§ DIRECTIVES:
**a)** Please write out the part of the Lloyd's Register OCR write-up between "Lloyd's Register OCR" and "project to cv.", inclusive.
**b)** Extend the Lloyd's Register OCR write-up with what would follow its final line.

§ PAGE EXTRACT:
▶

Lloyd's Register OCR machine

Lloyd's Register is a printed artifact of the birth of modern markets in insurance, shipping and financial speculation. Its roots go back to the the 1600's, but in its present form, since 1765 until the present day it is a list of ships and owners with data such as insurable condition and normal trade routes. In addition, Lloyd's itself (no relation to the bank) has set about digitizing all manuscripts in their collection, in line with their new status as a nonprofit. However, the OCR of these registers is quite innacurate, in that besides missed letters, it has also scanned the letters in unstructured form. As these registers are in the public domain, this seemed like an ideal introductory project to cv.

https://hec.lrfoundation.org.uk/archive-library/documents

intentions:

this project has two intentions: for me to teach myself the mechanics of text recognition and to provide for the academic community a robust well scanned dataset that encompasses every Lloyd's Register currently in the public domain. These Registers are ripe for a tailored OCR in that they

  • display data in near identical formatting for nearly 100 years
  • are nearly all in the public domain
  • have immense use to historians already to that end, i am starting with the 1805 Lloyd's list as a suitably equidistant version that follows the formatting quite closely.

current status

so far, the project is at the point of successfully segmenting the pages into OCR-able lines- i have developed a relatively robust algorithm that segments the page using Hough lines algorithm as well as the simple weighted average and statistical z score in order to find the most likely contender for each line of large font text. this solves the problem of the lists: they feature very close together text in a tightly compacted grid pattern which very much complicates OCR features. this combined with the small undertext and the arcane system of abbreviation is shaping up to be a deceptively difficult project. It has certainly been one that fires all few my "cylinders" : mathematical, visual, linguistic and last but not least, historical

current to-dos are:

  • configure tesseract OCR engine
  • create custom dictionary to ensure correct reading of terms- this includes the translation of abbreviations (such as BG into brig ...etc)

◀

§ SUPPLIED MATERIAL:
▶

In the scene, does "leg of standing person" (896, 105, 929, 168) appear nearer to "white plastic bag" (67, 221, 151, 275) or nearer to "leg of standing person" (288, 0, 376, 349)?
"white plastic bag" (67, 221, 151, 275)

◀

§ RESULTS OF THE TASKS:
**a)**
Lloyd's Register OCR machine

Lloyd's Register is a printed artifact of the birth of modern markets in insurance, shipping and financial speculation. Its roots go back to the the 1600's, but in its present form, since 1765 until the present day it is a list of ships and owners with data such as insurable condition and normal trade routes. In addition, Lloyd's itself (no relation to the bank) has set about digitizing all manuscripts in their collection, in line with their new status as a nonprofit. However, the OCR of these registers is quite innacurate, in that besides missed letters, it has also scanned the letters in unstructured form. As these registers are in the public domain, this seemed like an ideal introductory project to cv.

**b)**
  • create segmentation algorithm to correctly judge the location of text boxes for certain values (IE ship type or tonnage require alphabetical vs numeral int OCR)
  • create algorithm that responds to the unique typesetting concentration of Lloyd's list- to save having to lay out so many little lead letters, the lists of this era will use the "---" em dash to signify a repetition of the above value. this is used for both numbers and alphanumeric sequences. while this needs only a simple python flag it would be very vulnerable to data loss int he event of an incomplete OCR. this is good segment to the next problem
  • increase the robustness of the detection algorithm and do so in a manner that will send [rejected] lines that cannot meet a certain criterion of accuracy to a database. these lines can then be correctly identified with the help of volunteers who can lend their much more skilled but slow eyes to the effort.
  • [vis a vis this problem---] the presence of hand written corrections is particularly important. it was common in the 18th/19th century to correct these lists over rte year based on supplements published by Lloyd's as well as news articles. as cursive OCR is still a largely unsolved problem the lines that have been hand edited remain the kingdom of human eyes.
  • [to eventually do]- use NLP processing to identify differing spellings of names etc in order to eventually- log all of these ships into a database against which they can be logged. this would in theory allow the visualization of the lives of ships, the geospatial visualization of their routes, and given enough digitized logs, even the careers of ships masters.

necessary packages (so far):

numpy opencv python pytesseract

this git directory initiated april 2021 enjoy!